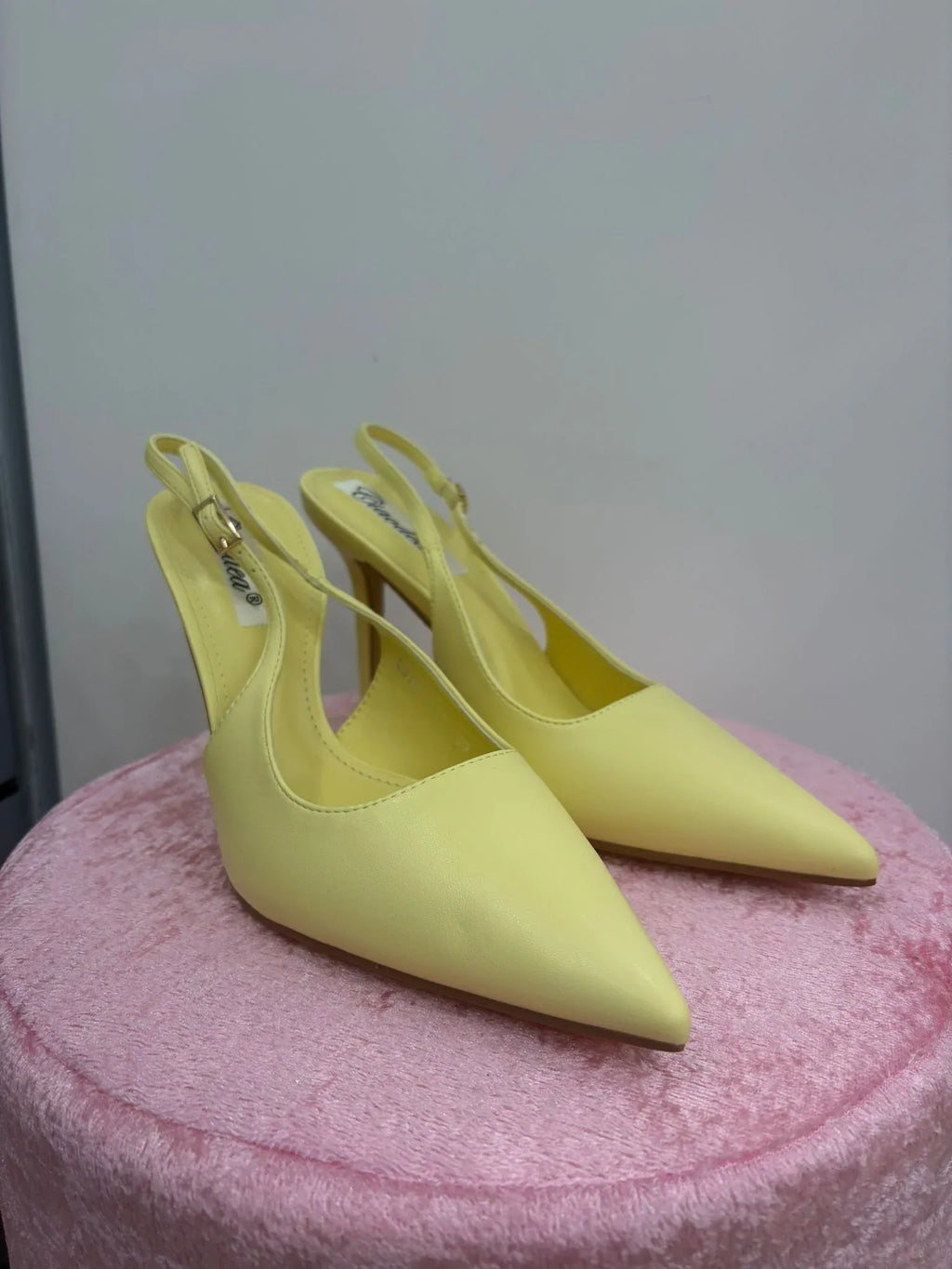 Décolleté ecopelle yellow - R7 Maison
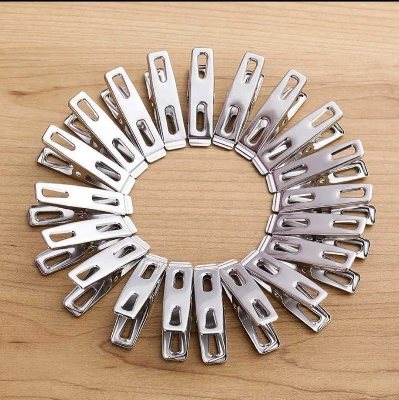Picture of Clothes Clip High Quality Stainless Steel Powerful Clothes Drying Clip Socks Drying Clip Small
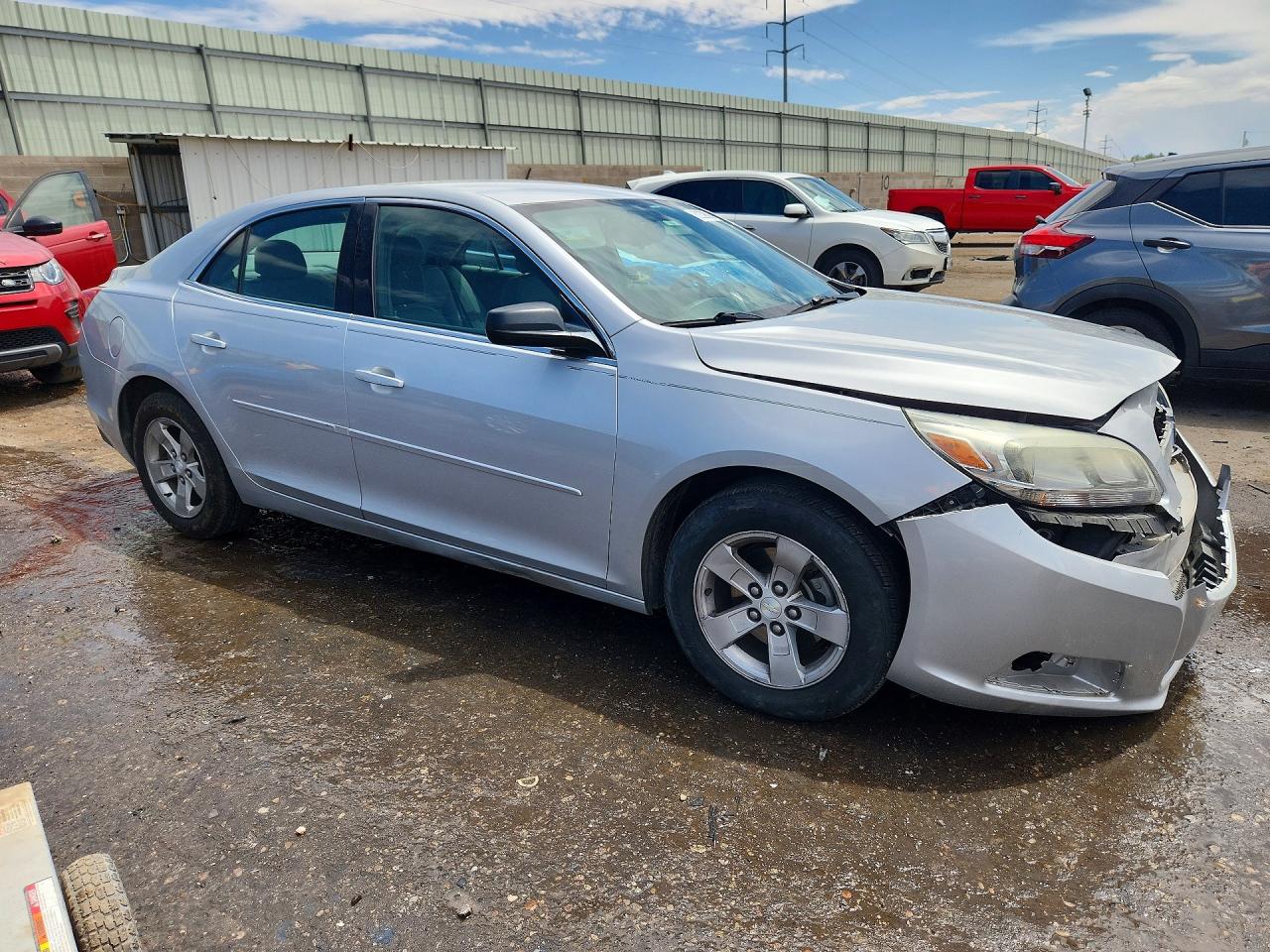 2013 Chevrolet Malibu Ls Silver vin: 1G11B5SA4DF345464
===
▶ **Problem to work on**
Transcribe the span of lines that runs from the line with "Picture of Clothes" to the end of the data, both ends included, exactly, with nothing else and no pictures.

▶ **Response**
Picture of Clothes Clip High Quality Stainless Steel Powerful Clothes Drying Clip Socks Drying Clip Small
 2013 Chevrolet Malibu Ls Silver vin: 1G11B5SA4DF345464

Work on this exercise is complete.